Question

The 1.30-kg head of a hammer has a speed of 7.3 m/s just before it strikes a nail and is brought to rest Estimate the temperature rise of a 14-g iron nail generated by 8.0 such hammer blows done in quick succession. Assume the nail absorbs all the energy.

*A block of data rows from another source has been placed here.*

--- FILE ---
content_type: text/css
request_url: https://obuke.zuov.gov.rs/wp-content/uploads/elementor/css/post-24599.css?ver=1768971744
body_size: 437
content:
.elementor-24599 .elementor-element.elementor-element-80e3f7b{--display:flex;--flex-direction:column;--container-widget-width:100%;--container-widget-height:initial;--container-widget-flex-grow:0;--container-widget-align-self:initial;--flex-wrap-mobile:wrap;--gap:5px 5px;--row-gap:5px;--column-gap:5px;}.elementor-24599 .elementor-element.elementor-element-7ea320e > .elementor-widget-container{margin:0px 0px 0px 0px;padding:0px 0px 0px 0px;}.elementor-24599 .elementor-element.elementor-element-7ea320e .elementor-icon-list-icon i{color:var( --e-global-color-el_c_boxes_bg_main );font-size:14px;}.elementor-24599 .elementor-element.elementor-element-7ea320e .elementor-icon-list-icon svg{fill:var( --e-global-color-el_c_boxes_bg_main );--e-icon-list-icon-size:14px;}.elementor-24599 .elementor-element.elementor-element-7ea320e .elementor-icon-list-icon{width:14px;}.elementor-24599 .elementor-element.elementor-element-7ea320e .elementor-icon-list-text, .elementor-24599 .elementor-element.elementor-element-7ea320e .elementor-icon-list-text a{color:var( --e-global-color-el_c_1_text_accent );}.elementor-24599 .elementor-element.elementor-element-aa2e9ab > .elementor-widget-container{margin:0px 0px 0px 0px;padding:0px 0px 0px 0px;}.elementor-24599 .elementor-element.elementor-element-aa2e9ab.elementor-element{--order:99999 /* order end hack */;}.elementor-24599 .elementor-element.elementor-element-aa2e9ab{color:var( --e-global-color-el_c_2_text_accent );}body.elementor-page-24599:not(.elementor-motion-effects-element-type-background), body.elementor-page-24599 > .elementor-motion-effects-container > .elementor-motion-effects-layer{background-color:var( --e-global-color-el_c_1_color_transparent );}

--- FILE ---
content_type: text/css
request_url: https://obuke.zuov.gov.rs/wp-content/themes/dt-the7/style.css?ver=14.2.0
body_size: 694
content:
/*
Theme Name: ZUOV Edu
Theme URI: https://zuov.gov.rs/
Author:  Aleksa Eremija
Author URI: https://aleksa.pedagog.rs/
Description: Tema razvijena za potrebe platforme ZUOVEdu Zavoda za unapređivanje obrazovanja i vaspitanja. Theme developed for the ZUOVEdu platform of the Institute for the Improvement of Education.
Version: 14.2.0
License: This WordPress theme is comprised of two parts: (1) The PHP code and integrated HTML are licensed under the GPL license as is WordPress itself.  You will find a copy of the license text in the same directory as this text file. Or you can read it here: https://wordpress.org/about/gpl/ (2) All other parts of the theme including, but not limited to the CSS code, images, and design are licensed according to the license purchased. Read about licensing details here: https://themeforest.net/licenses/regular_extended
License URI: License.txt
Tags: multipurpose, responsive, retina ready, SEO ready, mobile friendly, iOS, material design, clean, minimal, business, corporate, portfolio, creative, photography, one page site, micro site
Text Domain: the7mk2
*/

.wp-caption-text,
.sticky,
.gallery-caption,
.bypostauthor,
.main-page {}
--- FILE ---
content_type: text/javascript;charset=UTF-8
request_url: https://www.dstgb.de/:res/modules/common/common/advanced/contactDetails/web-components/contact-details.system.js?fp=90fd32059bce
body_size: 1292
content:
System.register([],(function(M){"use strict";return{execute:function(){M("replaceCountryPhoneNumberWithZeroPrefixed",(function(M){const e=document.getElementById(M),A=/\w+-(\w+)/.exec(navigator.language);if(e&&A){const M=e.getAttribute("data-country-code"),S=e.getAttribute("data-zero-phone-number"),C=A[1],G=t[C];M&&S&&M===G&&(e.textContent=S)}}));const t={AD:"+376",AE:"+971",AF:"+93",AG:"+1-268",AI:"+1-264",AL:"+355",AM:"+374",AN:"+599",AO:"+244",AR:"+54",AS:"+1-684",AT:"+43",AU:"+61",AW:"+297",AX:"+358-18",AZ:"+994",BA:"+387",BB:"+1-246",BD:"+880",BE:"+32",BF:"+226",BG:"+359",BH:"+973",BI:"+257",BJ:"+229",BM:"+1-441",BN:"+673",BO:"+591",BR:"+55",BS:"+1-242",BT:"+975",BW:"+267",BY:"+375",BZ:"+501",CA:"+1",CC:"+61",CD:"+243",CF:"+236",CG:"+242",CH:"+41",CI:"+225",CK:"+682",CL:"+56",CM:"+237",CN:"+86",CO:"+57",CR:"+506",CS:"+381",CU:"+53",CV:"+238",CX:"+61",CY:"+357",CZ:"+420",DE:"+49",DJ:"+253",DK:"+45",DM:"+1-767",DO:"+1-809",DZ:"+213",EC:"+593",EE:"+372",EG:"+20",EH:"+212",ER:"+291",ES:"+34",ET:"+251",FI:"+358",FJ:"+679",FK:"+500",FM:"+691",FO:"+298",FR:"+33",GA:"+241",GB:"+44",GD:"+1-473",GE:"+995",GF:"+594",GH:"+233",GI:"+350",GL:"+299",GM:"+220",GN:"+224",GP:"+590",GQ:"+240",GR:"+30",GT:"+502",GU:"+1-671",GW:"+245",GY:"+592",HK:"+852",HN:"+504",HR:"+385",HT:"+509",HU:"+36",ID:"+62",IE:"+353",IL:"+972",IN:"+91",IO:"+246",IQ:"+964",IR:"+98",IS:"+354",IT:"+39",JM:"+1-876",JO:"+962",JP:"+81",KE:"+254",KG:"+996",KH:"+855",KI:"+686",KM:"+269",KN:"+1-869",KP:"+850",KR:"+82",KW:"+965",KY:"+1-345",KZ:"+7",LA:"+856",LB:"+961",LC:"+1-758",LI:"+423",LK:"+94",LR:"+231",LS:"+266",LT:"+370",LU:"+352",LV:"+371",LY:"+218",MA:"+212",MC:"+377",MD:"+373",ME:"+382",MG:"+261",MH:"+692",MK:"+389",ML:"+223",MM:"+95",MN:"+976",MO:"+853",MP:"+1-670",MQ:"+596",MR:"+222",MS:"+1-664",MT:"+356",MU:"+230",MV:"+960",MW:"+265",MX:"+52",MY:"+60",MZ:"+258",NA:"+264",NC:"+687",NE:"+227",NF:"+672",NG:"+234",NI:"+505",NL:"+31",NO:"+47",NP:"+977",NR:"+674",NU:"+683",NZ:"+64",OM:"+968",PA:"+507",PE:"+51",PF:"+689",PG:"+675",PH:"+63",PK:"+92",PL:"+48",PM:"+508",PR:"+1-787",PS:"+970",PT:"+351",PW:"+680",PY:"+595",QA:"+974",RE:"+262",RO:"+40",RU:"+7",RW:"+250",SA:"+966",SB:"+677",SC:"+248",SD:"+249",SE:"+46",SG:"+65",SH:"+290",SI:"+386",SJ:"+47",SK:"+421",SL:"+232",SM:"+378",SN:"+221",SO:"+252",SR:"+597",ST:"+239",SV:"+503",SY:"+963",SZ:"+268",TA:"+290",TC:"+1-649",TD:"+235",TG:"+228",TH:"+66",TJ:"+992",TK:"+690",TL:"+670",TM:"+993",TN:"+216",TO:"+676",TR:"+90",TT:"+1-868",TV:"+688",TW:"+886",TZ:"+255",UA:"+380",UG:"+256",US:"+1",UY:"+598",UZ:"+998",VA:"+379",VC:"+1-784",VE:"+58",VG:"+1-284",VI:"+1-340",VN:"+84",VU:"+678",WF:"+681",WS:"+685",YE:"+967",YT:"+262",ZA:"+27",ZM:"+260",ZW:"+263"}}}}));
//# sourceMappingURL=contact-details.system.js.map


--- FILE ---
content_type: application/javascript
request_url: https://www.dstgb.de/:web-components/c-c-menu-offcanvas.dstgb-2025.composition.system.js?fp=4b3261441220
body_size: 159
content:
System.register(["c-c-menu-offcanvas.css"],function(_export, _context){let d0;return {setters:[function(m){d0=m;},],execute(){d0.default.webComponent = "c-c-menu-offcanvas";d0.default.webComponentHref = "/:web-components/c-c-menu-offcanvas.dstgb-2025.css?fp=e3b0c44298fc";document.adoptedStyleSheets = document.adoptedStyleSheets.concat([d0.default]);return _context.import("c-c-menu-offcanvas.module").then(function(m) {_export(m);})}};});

The specific heat of iron is 450 J/kg⋅C∘.

Answer 1

Answer:

The rise in temperature is $43.98^{\circ}C$

Solution:

As per the question:

Mass of hammer, M = 1.30 kg

Speed of hammer, v = 7.3 m/s

Mass of iron, $m_{i} = 14\ g$

No. of blows, n = 8

Specific heat of iron, $C_{i} = 450\ J/kg.^{\circ}C = 0.45\ J/g^{\circ}C$

Now,

To calculate the temperature rise:

Transfer of energy in a blow = Change in the Kinetic energy

$\Delta KE = \frac{1}{2}Mv^{2} = \frac{1}{2}\times 1.30\times 7.3^{2} = 34.64\ J$

For 8 such blows:

$\Delta KE = n\Delta KE = 8\times 34.64\ = 277.12 J$

Now, we know that:

$Q = m_{i}C_{i}\Delta T$

$\Delta T= \frac{\Delta KE}{m_{i}C_{i}}$

$\Delta T= \frac{277.12}{14\times 0.45} = 43.98^{\circ}C$